↓↓↓

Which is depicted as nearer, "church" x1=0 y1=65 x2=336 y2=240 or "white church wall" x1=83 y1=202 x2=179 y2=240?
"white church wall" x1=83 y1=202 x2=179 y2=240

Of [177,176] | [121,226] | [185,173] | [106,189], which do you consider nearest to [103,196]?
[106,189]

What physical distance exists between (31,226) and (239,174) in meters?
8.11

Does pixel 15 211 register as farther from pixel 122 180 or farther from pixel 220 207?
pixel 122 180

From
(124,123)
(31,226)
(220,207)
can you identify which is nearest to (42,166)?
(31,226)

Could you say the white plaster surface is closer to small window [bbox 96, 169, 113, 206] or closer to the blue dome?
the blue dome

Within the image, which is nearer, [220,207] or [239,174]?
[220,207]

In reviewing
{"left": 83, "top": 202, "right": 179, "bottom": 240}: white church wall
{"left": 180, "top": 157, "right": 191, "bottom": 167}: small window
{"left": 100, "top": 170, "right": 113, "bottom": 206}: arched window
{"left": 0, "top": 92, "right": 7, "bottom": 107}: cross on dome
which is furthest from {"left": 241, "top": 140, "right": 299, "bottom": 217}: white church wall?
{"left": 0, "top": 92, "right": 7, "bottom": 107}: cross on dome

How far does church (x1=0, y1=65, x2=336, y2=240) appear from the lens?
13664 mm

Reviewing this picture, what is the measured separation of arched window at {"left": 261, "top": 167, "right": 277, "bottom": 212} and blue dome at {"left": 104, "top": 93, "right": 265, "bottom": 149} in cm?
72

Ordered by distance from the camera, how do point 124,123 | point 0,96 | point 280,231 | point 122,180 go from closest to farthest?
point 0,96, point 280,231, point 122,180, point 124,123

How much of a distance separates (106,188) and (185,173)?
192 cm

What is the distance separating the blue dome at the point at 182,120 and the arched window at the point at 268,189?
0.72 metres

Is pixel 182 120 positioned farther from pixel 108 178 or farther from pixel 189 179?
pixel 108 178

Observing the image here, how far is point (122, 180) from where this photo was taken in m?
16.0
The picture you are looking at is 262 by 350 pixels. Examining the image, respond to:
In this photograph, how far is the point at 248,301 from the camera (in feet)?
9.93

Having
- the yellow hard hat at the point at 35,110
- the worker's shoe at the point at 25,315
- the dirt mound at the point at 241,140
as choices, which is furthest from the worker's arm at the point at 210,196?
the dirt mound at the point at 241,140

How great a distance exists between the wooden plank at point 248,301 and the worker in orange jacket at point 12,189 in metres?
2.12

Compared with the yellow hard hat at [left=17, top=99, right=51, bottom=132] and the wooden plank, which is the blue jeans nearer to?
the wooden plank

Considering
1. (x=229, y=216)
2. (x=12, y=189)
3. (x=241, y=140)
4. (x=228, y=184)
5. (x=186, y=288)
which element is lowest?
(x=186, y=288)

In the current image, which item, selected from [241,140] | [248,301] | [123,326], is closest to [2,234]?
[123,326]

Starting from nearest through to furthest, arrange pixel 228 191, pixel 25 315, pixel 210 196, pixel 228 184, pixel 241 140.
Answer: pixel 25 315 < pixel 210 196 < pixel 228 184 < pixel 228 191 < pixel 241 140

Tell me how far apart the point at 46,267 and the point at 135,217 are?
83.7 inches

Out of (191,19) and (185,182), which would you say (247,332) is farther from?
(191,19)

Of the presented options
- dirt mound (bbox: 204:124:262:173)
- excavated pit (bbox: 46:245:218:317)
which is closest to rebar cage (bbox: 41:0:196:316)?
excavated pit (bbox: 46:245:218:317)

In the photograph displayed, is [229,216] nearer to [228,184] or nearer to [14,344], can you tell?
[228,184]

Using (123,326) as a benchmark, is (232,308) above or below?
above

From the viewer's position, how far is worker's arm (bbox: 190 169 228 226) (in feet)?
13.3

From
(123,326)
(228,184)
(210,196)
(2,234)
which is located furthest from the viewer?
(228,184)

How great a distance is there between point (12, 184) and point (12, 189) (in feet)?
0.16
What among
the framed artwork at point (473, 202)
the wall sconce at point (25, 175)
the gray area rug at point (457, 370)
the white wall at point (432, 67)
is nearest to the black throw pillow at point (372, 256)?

↑↑↑

Reproduce all of the material above word for word.

Which is depicted as nearer, "church" x1=0 y1=65 x2=336 y2=240 or "white church wall" x1=83 y1=202 x2=179 y2=240?
"white church wall" x1=83 y1=202 x2=179 y2=240

Of [177,176] | [121,226] | [185,173] | [106,189], which do you consider nearest to [103,196]?
[106,189]

What physical distance exists between (31,226) and (239,174) in meters?
8.11

Does pixel 15 211 register as farther from pixel 122 180 or farther from pixel 220 207?
pixel 122 180

From
(124,123)
(31,226)
(220,207)
can you identify which is nearest to (42,166)?
(31,226)

Could you say the white plaster surface is closer to small window [bbox 96, 169, 113, 206] or closer to the blue dome?
the blue dome

Within the image, which is nearer, [220,207] or [239,174]?
[220,207]

In reviewing
{"left": 83, "top": 202, "right": 179, "bottom": 240}: white church wall
{"left": 180, "top": 157, "right": 191, "bottom": 167}: small window
{"left": 100, "top": 170, "right": 113, "bottom": 206}: arched window
{"left": 0, "top": 92, "right": 7, "bottom": 107}: cross on dome
which is furthest from {"left": 241, "top": 140, "right": 299, "bottom": 217}: white church wall?
{"left": 0, "top": 92, "right": 7, "bottom": 107}: cross on dome

How far does church (x1=0, y1=65, x2=336, y2=240) appear from the lens?
13664 mm

Reviewing this picture, what is the measured separation of arched window at {"left": 261, "top": 167, "right": 277, "bottom": 212} and blue dome at {"left": 104, "top": 93, "right": 265, "bottom": 149} in cm?
72

Ordered by distance from the camera, how do point 124,123 | point 0,96 | point 280,231 | point 122,180 go from closest to farthest?
point 0,96, point 280,231, point 122,180, point 124,123

How much of a distance separates (106,188) and (185,173)?
192 cm

What is the distance separating the blue dome at the point at 182,120 and the arched window at the point at 268,189?
0.72 metres

Is pixel 182 120 positioned farther from pixel 108 178 or farther from pixel 189 179?
pixel 108 178

Observing the image here, how far is point (122, 180) from where this photo was taken in m?
16.0
The picture you are looking at is 262 by 350 pixels. Examining the image, respond to:
In this photograph, how far is the point at 248,301 from the camera (in feet)?
9.93

Having
- the yellow hard hat at the point at 35,110
- the worker's shoe at the point at 25,315
- the dirt mound at the point at 241,140
as choices, which is furthest from the worker's arm at the point at 210,196?
the dirt mound at the point at 241,140

How great a distance exists between the wooden plank at point 248,301 and the worker in orange jacket at point 12,189 in metres?
2.12

Compared with the yellow hard hat at [left=17, top=99, right=51, bottom=132] and the wooden plank, which is the blue jeans nearer to?
the wooden plank

Considering
1. (x=229, y=216)
2. (x=12, y=189)
3. (x=241, y=140)
4. (x=228, y=184)
5. (x=186, y=288)
which element is lowest?
(x=186, y=288)

In the current image, which item, selected from [241,140] | [248,301] | [123,326], is closest to [2,234]?
[123,326]

Starting from nearest through to furthest, arrange pixel 228 191, pixel 25 315, pixel 210 196, pixel 228 184, pixel 241 140.
Answer: pixel 25 315 < pixel 210 196 < pixel 228 184 < pixel 228 191 < pixel 241 140

Tell me how far apart the point at 46,267 and the point at 135,217 are?
83.7 inches

Out of (191,19) and (185,182), which would you say (247,332) is farther from?
(191,19)

Of the presented options
- dirt mound (bbox: 204:124:262:173)
- excavated pit (bbox: 46:245:218:317)
which is closest to rebar cage (bbox: 41:0:196:316)?
excavated pit (bbox: 46:245:218:317)

In the photograph displayed, is [229,216] nearer to [228,184] or nearer to [14,344], can you tell?
[228,184]

Using (123,326) as a benchmark, is (232,308) above or below?
above

From the viewer's position, how far is worker's arm (bbox: 190 169 228 226) (in feet)?
13.3

From
(123,326)
(228,184)
(210,196)
(2,234)
which is located furthest from the viewer?
(228,184)

How great a distance is there between point (12, 184) and point (12, 189) (in feet)?
0.16
What among
the framed artwork at point (473, 202)
the wall sconce at point (25, 175)
the gray area rug at point (457, 370)
the white wall at point (432, 67)
is nearest to the black throw pillow at point (372, 256)?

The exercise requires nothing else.